Improve visible waveform for voice messages

This tries to prioritize actual voice to decide the waveform, and clamps noise to zero to ensure the waveform doesn't have a perceptually noisy base. In theory this better matches the overall voice message content.
2021-05-13 22:20:08 -06:00 · 2021-05-13 22:20:08 -06:00 · df7b598ca7
parent e38d27f64e
commit df7b598ca7
3 changed files with 27 additions and 14 deletions
--- a/src/utils/arrays.ts
+++ b/src/utils/arrays.ts
@ -75,7 +75,8 @@ export function arraySmoothingResample(input: number[], points: number): number[
            for (let i = 1; i < input.length - 1; i += 2) {
                const prevPoint = input[i - 1];
                const nextPoint = input[i + 1];
-                const average = (prevPoint + nextPoint) / 2;
+                const currPoint = input[i];
+                const average = (prevPoint + nextPoint + currPoint) / 3;
                samples.push(average);
            }
            input = samples;
--- a/src/voice/Playback.ts
+++ b/src/voice/Playback.ts
@ -15,12 +15,13 @@ limitations under the License.
 */

 import EventEmitter from "events";
-import {UPDATE_EVENT} from "../stores/AsyncStore";
-import {arrayFastResample, arrayRescale, arraySeed, arraySmoothingResample} from "../utils/arrays";
-import {SimpleObservable} from "matrix-widget-api";
-import {IDestroyable} from "../utils/IDestroyable";
-import {PlaybackClock} from "./PlaybackClock";
-import {createAudioContext, decodeOgg} from "./compat";
+import { UPDATE_EVENT } from "../stores/AsyncStore";
+import { arrayFastResample, arrayRescale, arraySeed, arraySmoothingResample } from "../utils/arrays";
+import { SimpleObservable } from "matrix-widget-api";
+import { IDestroyable } from "../utils/IDestroyable";
+import { PlaybackClock } from "./PlaybackClock";
+import { createAudioContext, decodeOgg } from "./compat";
+import { clamp } from "../utils/numbers";

 export enum PlaybackState {
    Decoding = "decoding",
@ -33,9 +34,20 @@ export const PLAYBACK_WAVEFORM_SAMPLES = 39;
 const DEFAULT_WAVEFORM = arraySeed(0, PLAYBACK_WAVEFORM_SAMPLES);

 function makePlaybackWaveform(input: number[]): number[] {
-    // We use a smoothing resample to keep the rough shape of the waveform the user will be seeing.

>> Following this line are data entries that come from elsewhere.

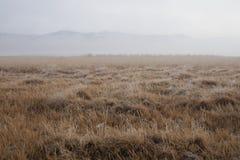 Winter brüniertes Gras wird mit Frost an einem nebeligen Tag mit Bergen im Hintergrund bedeckt stockfotografie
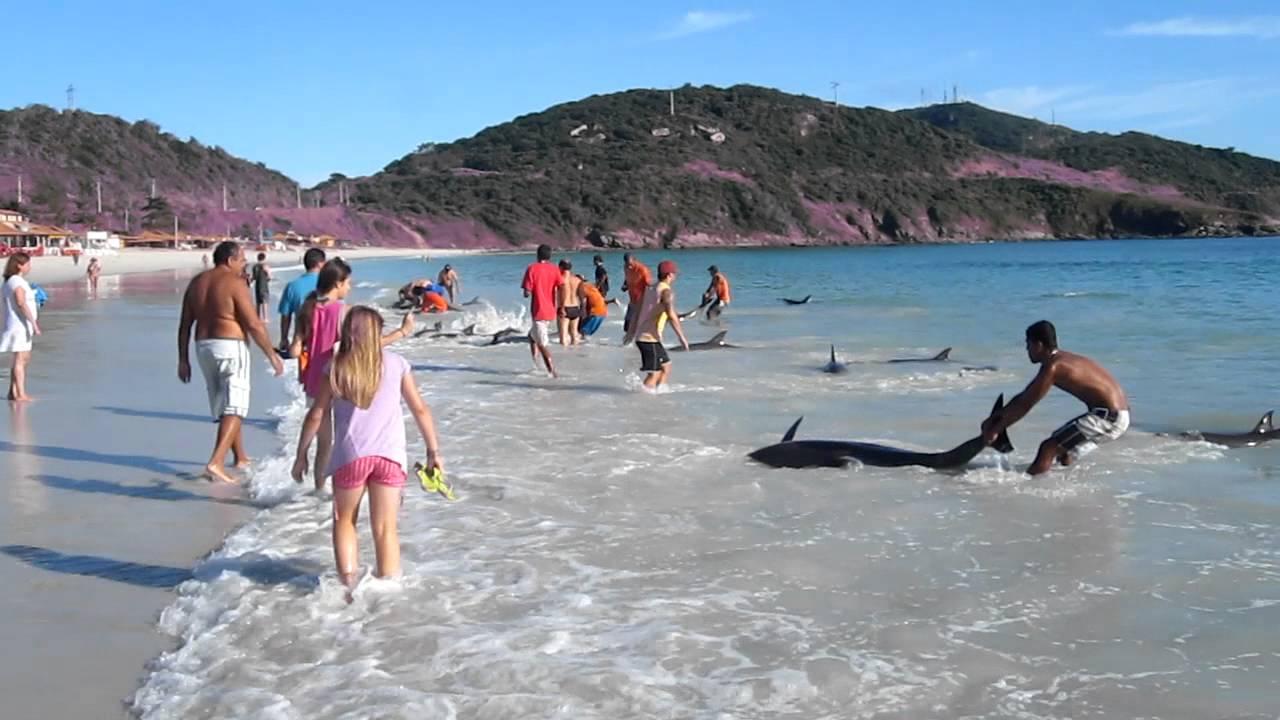 Images très rares - 30 dauphins en danger et sauvés par les témoins du drame
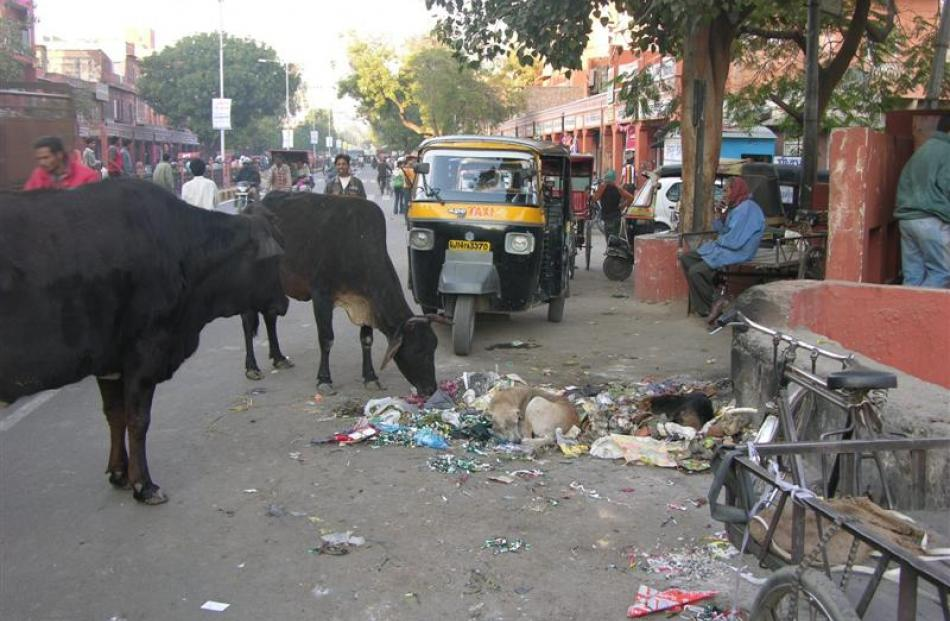 A pile of rubbish is nosed at by cows and stray dogs in Jaipur. Photo by Charmain Smith.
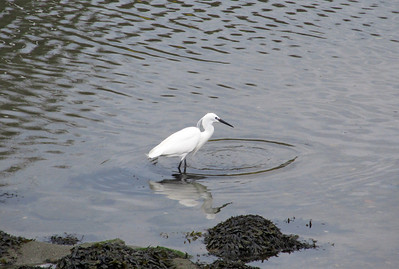Little Egret. West Looe River, Cornwall. 06/04/12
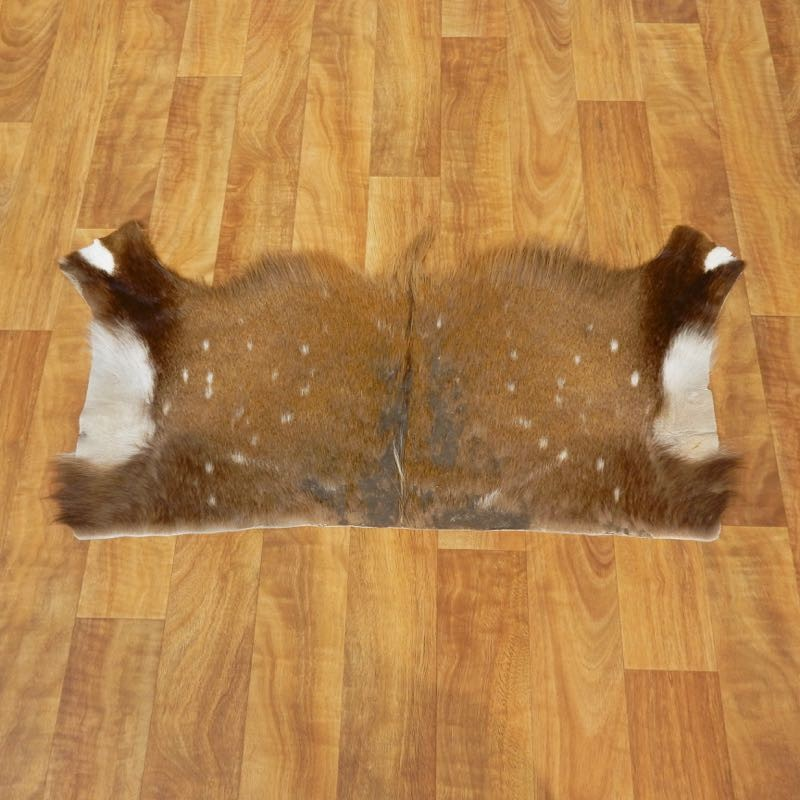 Bushbuck Rug For Sale #17451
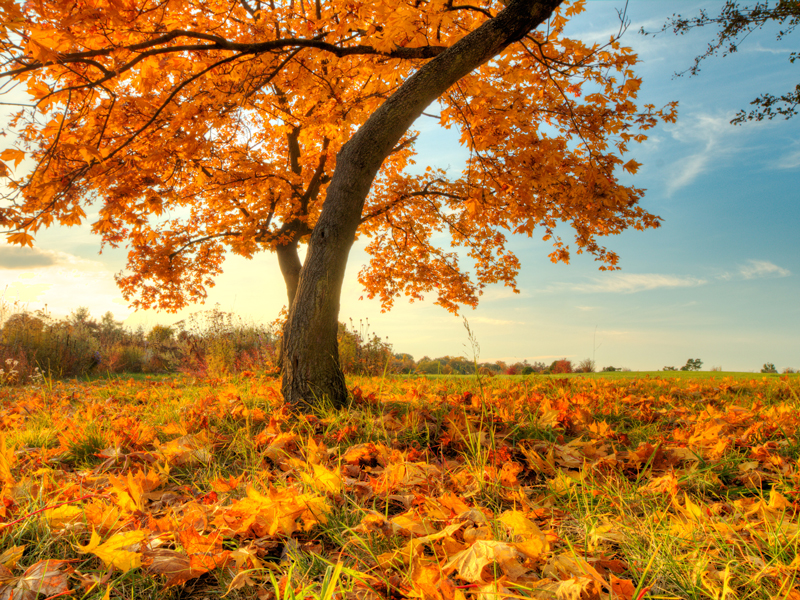 A tree in autumn
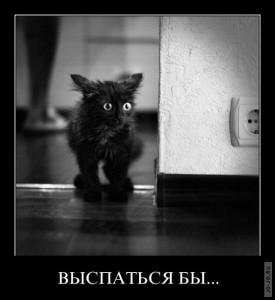 1317368055_demotivatory_16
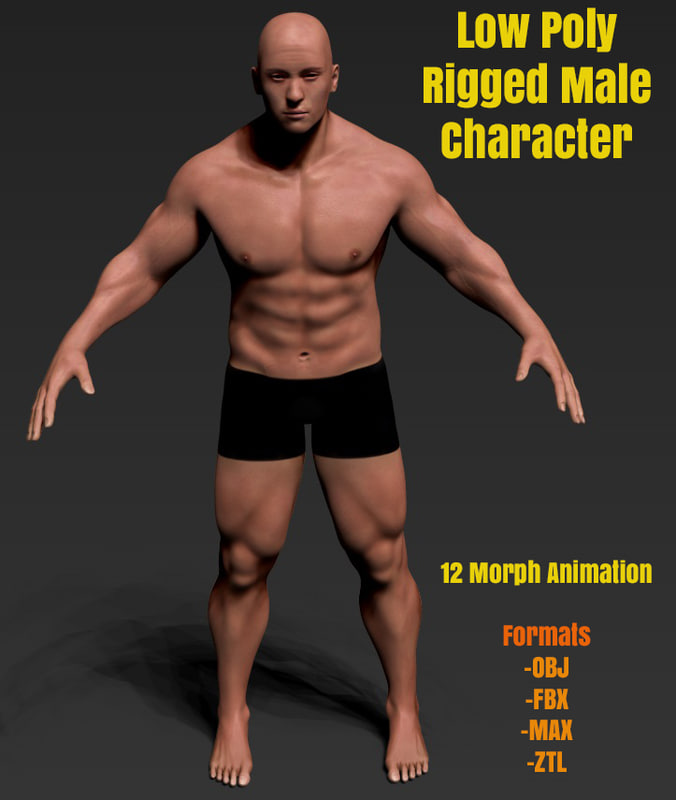 Low Poly Male Character Rigged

We
-    // then rescale so the user can see the waveform properly (loud noises == 100%).
-    return arrayRescale(arraySmoothingResample(input, PLAYBACK_WAVEFORM_SAMPLES), 0, 1);
+    // First, convert negative amplitudes to positive so we don't detect zero as "noisy".
+    const noiseWaveform = input.map(v => Math.abs(v));
+
+    // Next, we'll resample the waveform using a smoothing approach so we can keep the same rough shape.
+    // We also rescale the waveform to be 0-1 for the remaining function logic.
+    const resampled = arrayRescale(arraySmoothingResample(noiseWaveform, PLAYBACK_WAVEFORM_SAMPLES), 0, 1);
+
+    // Then, we'll do a high and low pass filter to isolate actual speaking volumes within the rescaled
+    // waveform. Most speech happens below the 0.5 mark.
+    const filtered = resampled.map(v => clamp(v, 0.1, 0.5));
+
+    // Finally, we'll rescale the filtered waveform (0.1-0.5 becomes 0-1 again) so the user sees something
+    // sensible. This is what we return to keep our contract of "values between zero and one".
+    return arrayRescale(filtered, 0, 1);
 }

 export class Playback extends EventEmitter implements IDestroyable {
--- a/test/utils/arrays-test.ts
+++ b/test/utils/arrays-test.ts
@ -73,10 +73,10 @@ describe('arrays', () => {
            // we'd be feeding a thousand values in and seeing what a curve of 250 values looks like,
            // but that's not really feasible to manually verify accuracy.
            [
-                {input: [2, 2, 0, 2, 2, 0, 2, 2, 0], output: [1, 1, 2, 1]}, // Odd -> Even
-                {input: [2, 2, 0, 2, 2, 0, 2, 2, 0], output: [1, 1, 2]}, // Odd -> Odd
-                {input: [2, 2, 0, 2, 2, 0, 2, 2], output: [1, 1, 2]}, // Even -> Odd
-                {input: [2, 2, 0, 2, 2, 0, 2, 2], output: [1, 2]}, // Even -> Even
+                {input: [4, 4, 1, 4, 4, 1, 4, 4, 1], output: [3, 3, 3, 3]}, // Odd -> Even
+                {input: [4, 4, 1, 4, 4, 1, 4, 4, 1], output: [3, 3, 3]}, // Odd -> Odd
+                {input: [4, 4, 1, 4, 4, 1, 4, 4], output: [3, 3, 3]}, // Even -> Odd
+                {input: [4, 4, 1, 4, 4, 1, 4, 4], output: [3, 3]}, // Even -> Even
            ].forEach((c, i) => expectSample(i, c.input, c.output, true));
        });